Untuk itu semua, saya mengucapkan terima kasih pada Bapak Sri Yanto, wakil direktur PT. MBBS atas kepercayaan yang diberikan untuk membantu menyelesaikan permasalahan yang timbul pada proyek tersebut. Ini foto kami bertiga bersama bapak Nyono (site manager PT. MBBS di Palembang) ketika mampir sebentar di dekat proyek, sebelum mengantar pulang ke bandara hari ini.

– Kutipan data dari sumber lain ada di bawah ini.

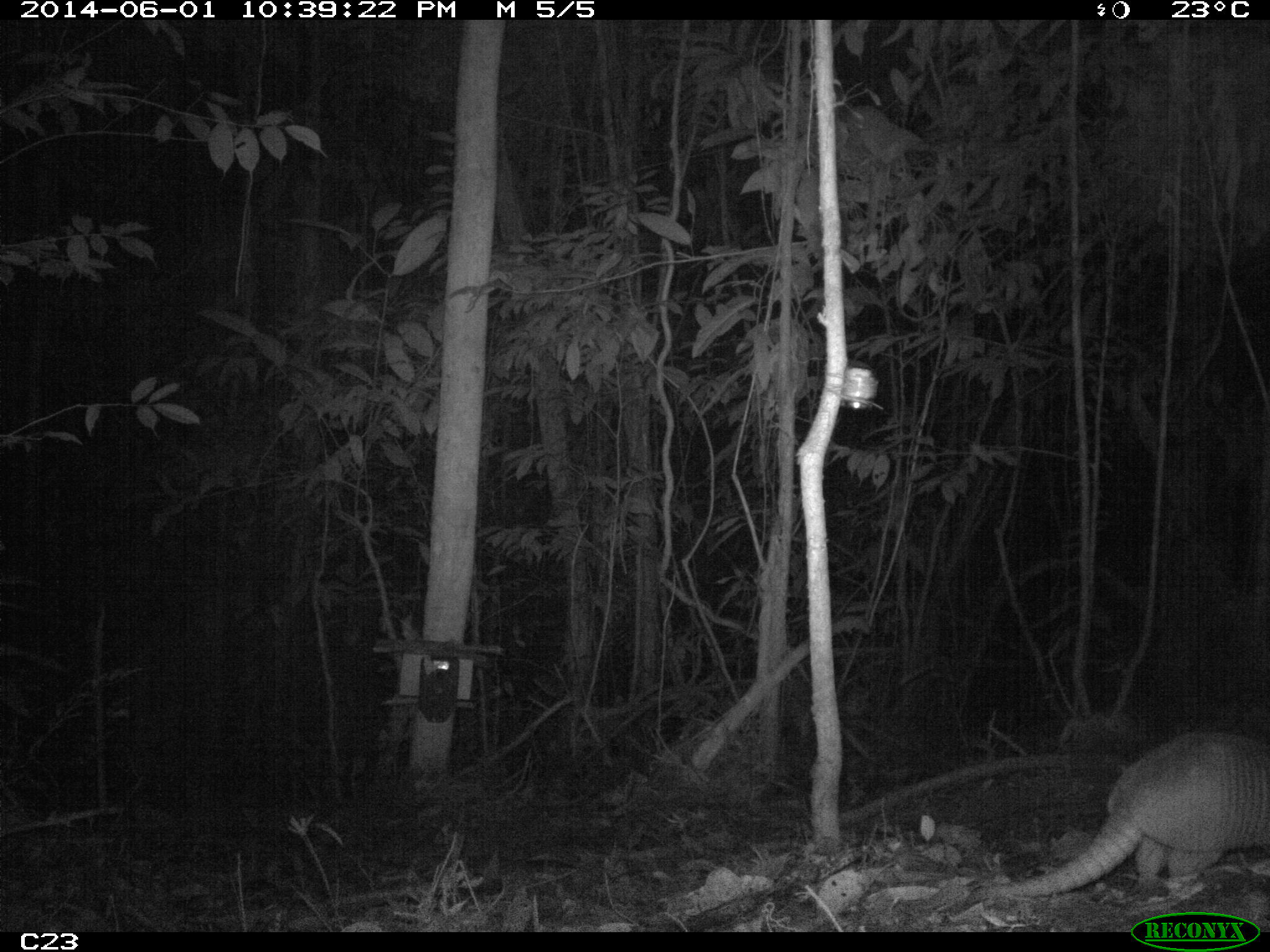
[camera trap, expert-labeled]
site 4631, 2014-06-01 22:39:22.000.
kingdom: Animalia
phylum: Chordata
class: Mammalia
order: Cingulata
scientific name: Cingulata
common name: armadillo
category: unknown armadillo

Atas kelancaran dan kesuksesan pelaksanaan hybrid pier, penulis juga ingin mengucapkan terima kasih kepada Bapak Efendi Djohan (PT. Perencanaan Djaja) dan Prof Iswandi Imran (Pusat Rekayasa Industri ITB), juga Bapak Totok Andi Prasetyo dan Bapak Eddy Prayitno. Semoga Tuhan berkenan membalaskan kebaikan hati bapak-bapak sekalian. Tuhan memberkati.
Mau ikut komen pak
Selama ini slient reader pak
Cemerlang pak wir idenya…
Trims pak
SukaSuka
Thank you pak
SukaSuka
terima kasih pak jurnal ASCEnya langsung sedot heheh
saya g bilang2 org deh heheheh
satu pertanyaan lagi pak untuk di middle segments betonya ada perlakuan khusus tidak pak?
trims pak
salam dr engineer praktisi hehehe
SukaSuka
Wah keren pak, saya orang palembang asli yang sedang bekerja di ibukota.

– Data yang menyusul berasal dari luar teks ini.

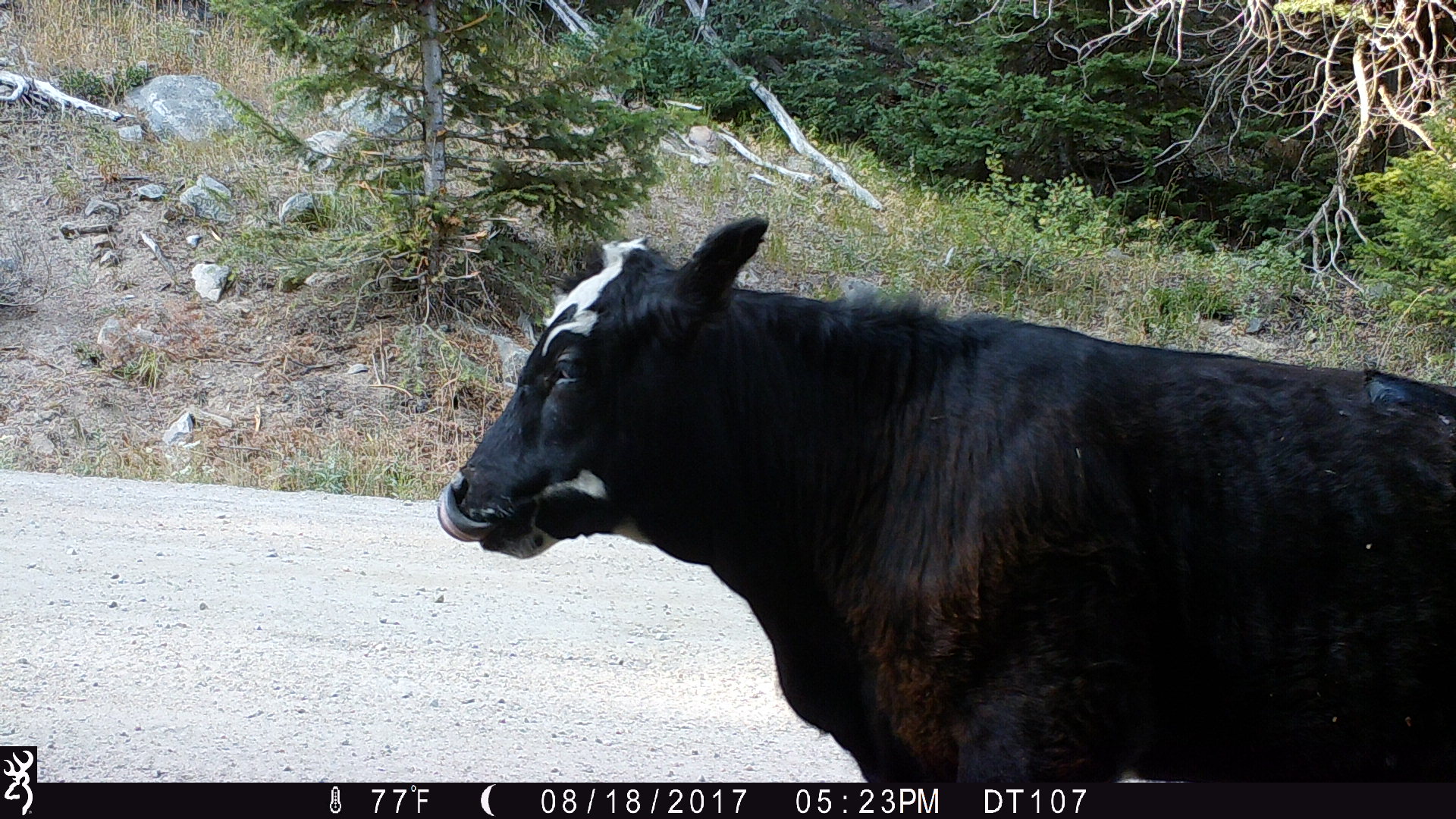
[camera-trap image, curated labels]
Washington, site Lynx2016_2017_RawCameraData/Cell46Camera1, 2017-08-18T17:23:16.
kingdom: Animalia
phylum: Chordata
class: Mammalia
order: Artiodactyla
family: Bovidae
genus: Bos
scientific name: Bos taurus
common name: domestic cattle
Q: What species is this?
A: Domestic cattle (Bos taurus).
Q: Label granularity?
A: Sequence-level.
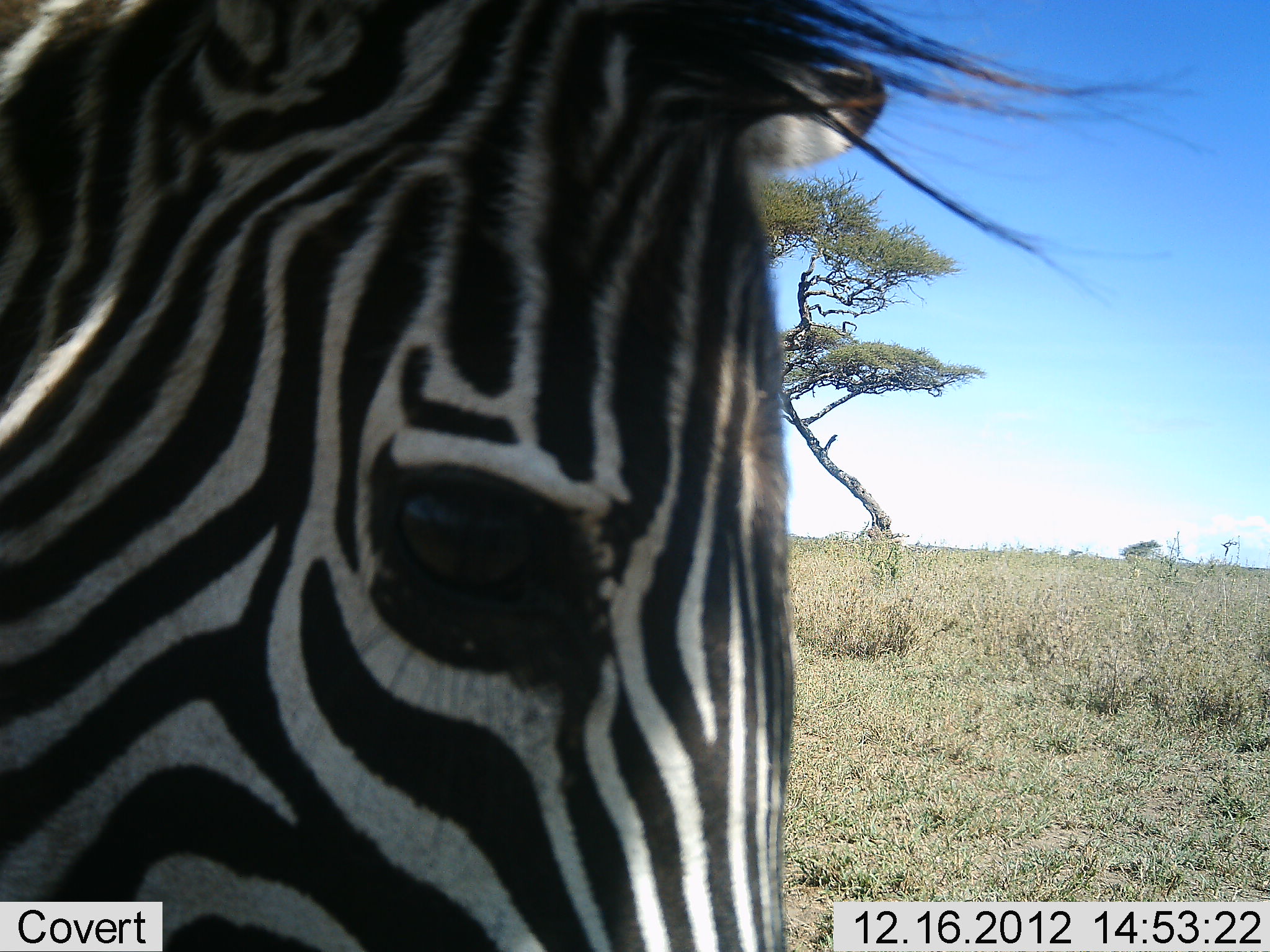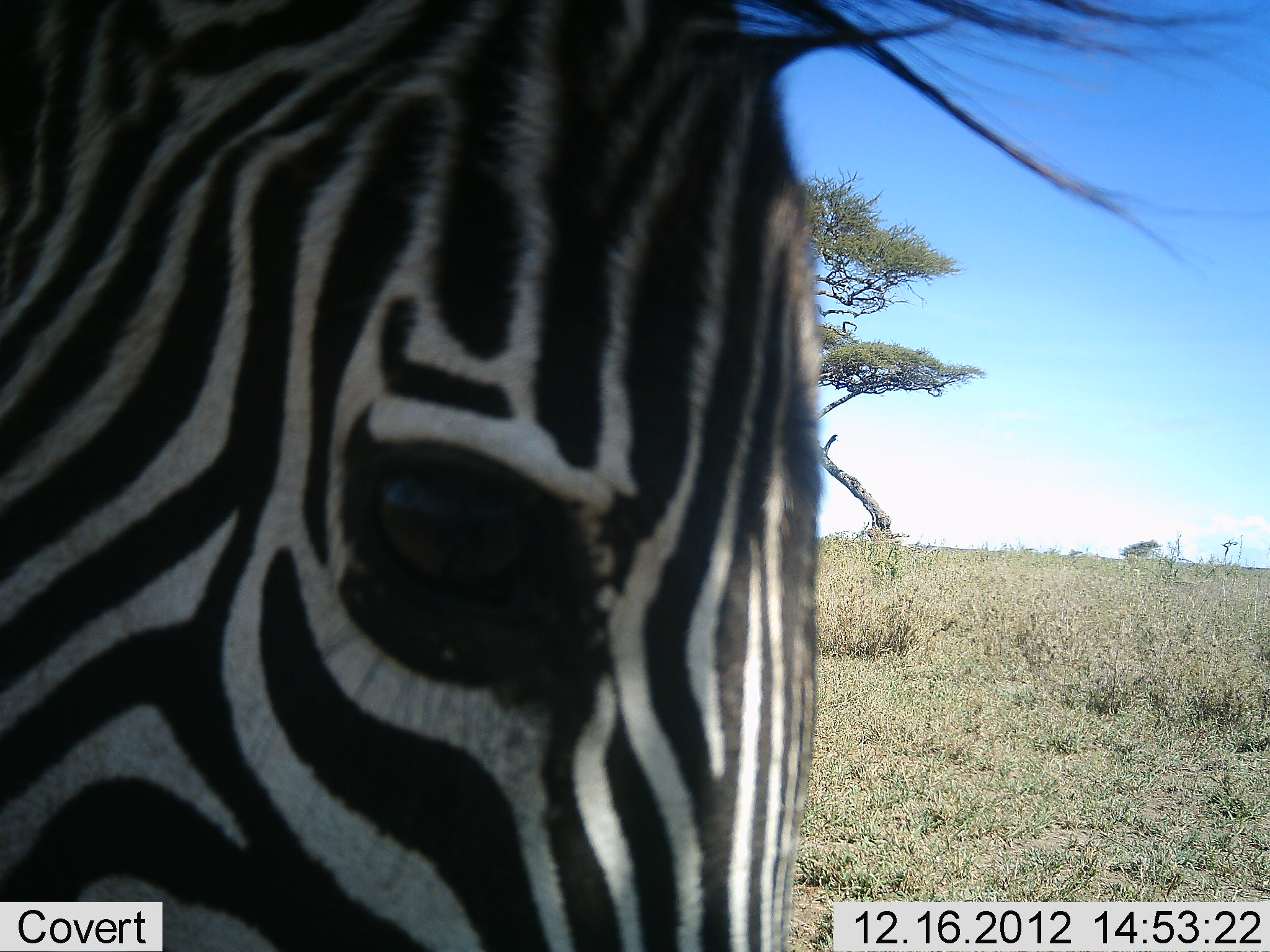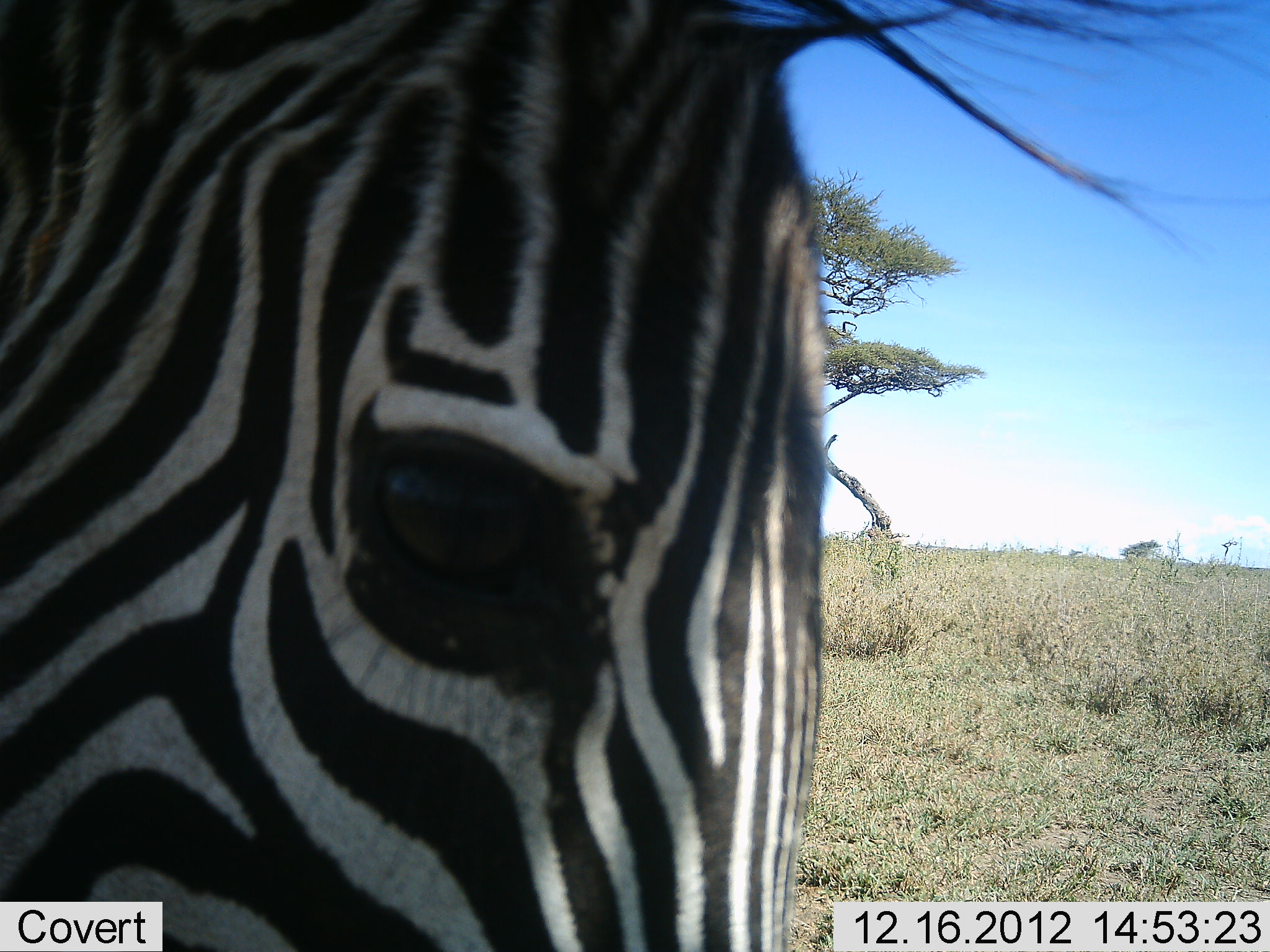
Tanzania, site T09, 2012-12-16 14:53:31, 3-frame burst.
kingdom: Animalia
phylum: Chordata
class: Mammalia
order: Perissodactyla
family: Equidae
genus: Equus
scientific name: Equus quagga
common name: plains zebra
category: zebra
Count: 1.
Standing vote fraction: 100%.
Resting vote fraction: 0%.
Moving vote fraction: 0%.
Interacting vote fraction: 0%.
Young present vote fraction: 0%.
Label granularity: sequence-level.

Pas ngeliat kantilevernya wah sekali.
Kirain emang desain awal menggunakan kantilever baja pak, ternyata itu hasil karya pak Wir.
Terimakasih pak 😀
SukaSuka
Terima kasih atas apresiasinya. Maklum, konfigurasi kantilever hanya didasarkan pertimbangan kekuatan dan kekakuan, serta kemudahaan pelaksanaan. Jika itu dapat menghasilkan tampilan luar (penampakan) yang dianggap wah. Itu suatu keberuntungan.